**Article**
>> START
If you have multiple separately derived systems. Check out 210.5c.


----------



## 480sparky (Sep 20, 2007)

Ultrafault said:


> If you have multiple separately derived systems. Check out 210.5c.


That doesn't require different colors, although colors is an option and the most commonly chosen one.


----------



## Salvatoreg02 (Feb 26, 2011)

But, your suppose to match the existing coloring that's being used within the system.. Is that in the NEC?


----------



## 480sparky (Sep 20, 2007)

Salvatoreg02 said:


> But, your suppose to match the existing coloring that's being used within the system.. Is that in the NEC?


They can all be the same color. But they must be marked to identify the system they're on. This can be tagging, etc. As long as there's a legend somewhere on premises to explain it.


----------



## Mich drew (Mar 3, 2013)

All above are correct. Color coding in my area has been standardized as
480 v 3phase - brown, orange, yellow, gray neutral
208/120 volt 3phase- black,red,blue, white neutral
240/120 volt 3phase-black, orange( high leg),blue, white neutral
240/120 volt single phase-black,red, white neutral

Different areas use different standards and pocos can have their own unique standards.


----------



## theJcK (Aug 7, 2013)

Mich drew said:


> All above are correct. Color coding in my area has been standardized as
> 480 v 3phase - brown, orange, yellow, gray neutral
> 208/120 volt 3phase- black,red,blue, white neutral
> 240/120 volt 3phase-black, orange( high leg),blue, white neutral
> ...


 i second this. how i have seen it.. heard of purple, never seen it.


----------



## Southeast Power (Jan 18, 2009)

When I see Brown Orange Purple, I just always assume someone that worked on the Alaskan Pipeliine or an oil job in Texas brought this back with them and it stuck as past practice.
Our sister local, 728 was kind of a suitcase local for a while and we see this all over Broward County. 
Local 349, Miami, is a rock solid Brown Orange Yellow.
>> END
**Data extract**
>> START
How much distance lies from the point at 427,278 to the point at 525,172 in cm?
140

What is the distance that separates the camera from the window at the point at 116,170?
>> END
**Task set**
• A. Can you update the wire color thread from "## Mich drew" up to and including "own unique standards.", using "grounded conductor" in place of "neutral"?
• B. Would you carry the wire color thread forward from where it stops?

**Final results**
• A.
## Mich drew (Mar 3, 2013)

All above are correct. Color coding in my area has been standardized as
480 v 3phase - brown, orange, yellow, gray grounded conductor
208/120 volt 3phase- black,red,blue, white grounded conductor
240/120 volt 3phase-black, orange( high leg),blue, white grounded conductor
240/120 volt single phase-black,red, white grounded conductor

Different areas use different standards and pocos can have their own unique standards.

• B.
----------



## Carultch (May 14, 2013)

theJcK said:


> i second this. how i have seen it.. heard of purple, never seen it.


From what I've heard, a purple B-phase is supposed to indicate it is a WYE system, in contrast to an orange B-phase indicating it is a DELTA system.

Never seen that in practice though. I've seen all 277/480 systems colored BOY.


----------



## Carultch (May 14, 2013)

Huntxtrm said:


> Can anybody tell me the code re reference for color coding of 120/208-240 and 480v systems. And proper phase order by color code? Only thing I have ever seen is orange for a high leg. And grounding conductor, and grounded conductor id. Just got a spanking for B-O-Y on 480. I know some use purple, he says orange is a code violation. I know AHJ has the right. Not questioning that. Purple - L1. Brown - L2. Yellow - L3. Maybe, I just need to study up, but I have never seen this. I'm used to good ole "BOY"



There are very few requirements of how you actually need to identify ungrounded wires.

GroundED and groundING wiring, by contrast, has very clear requirements throughout the NEC. GroundED = white or gray, groundING = green.

The only examples I can think of for ungrounded wires are:
1. High leg of a 120/240 delta system = ORANGE
2. New 2014 NEC: Ungrounded DC+ = RED or text reading "positive"
3. New 2014 NEC: Ungrounded DC- = BLACK or text reading "positive"

I'm not surprised that it is red and black. Personally, I'd pick red and yellow, and let black remain a generic ungrounded conductor (until taped otherwise).


----------



## Bad Electrician (May 20, 2014)

Carultch said:


> From what I've heard, a purple B-phase is supposed to indicate it is a WYE system, in contrast to an orange B-phase indicating it is a DELTA system.
> 
> Never seen that in practice though. I've seen all 277/480 systems colored BOY.


BOY, OYB, YBO, BYO, OBY, YOB and where I have seen purple used it was always on a 480/277 distribution system.


----------



## cabletie (Feb 12, 2011)

Never seen purple around here. I have always added an extra color (other than green) to candy stripe the high leg. Anything you can do to make the high leg stand out is ok in my book. So for me that would be black, orange/red, blue for low voltage with a basterd leg.


----------



## Awg-Dawg (Jan 23, 2007)

Carultch said:


> There are very few requirements of how you actually need to identify ungrounded wires.


 
I saw this a while back.


----------



## Carultch (May 14, 2013)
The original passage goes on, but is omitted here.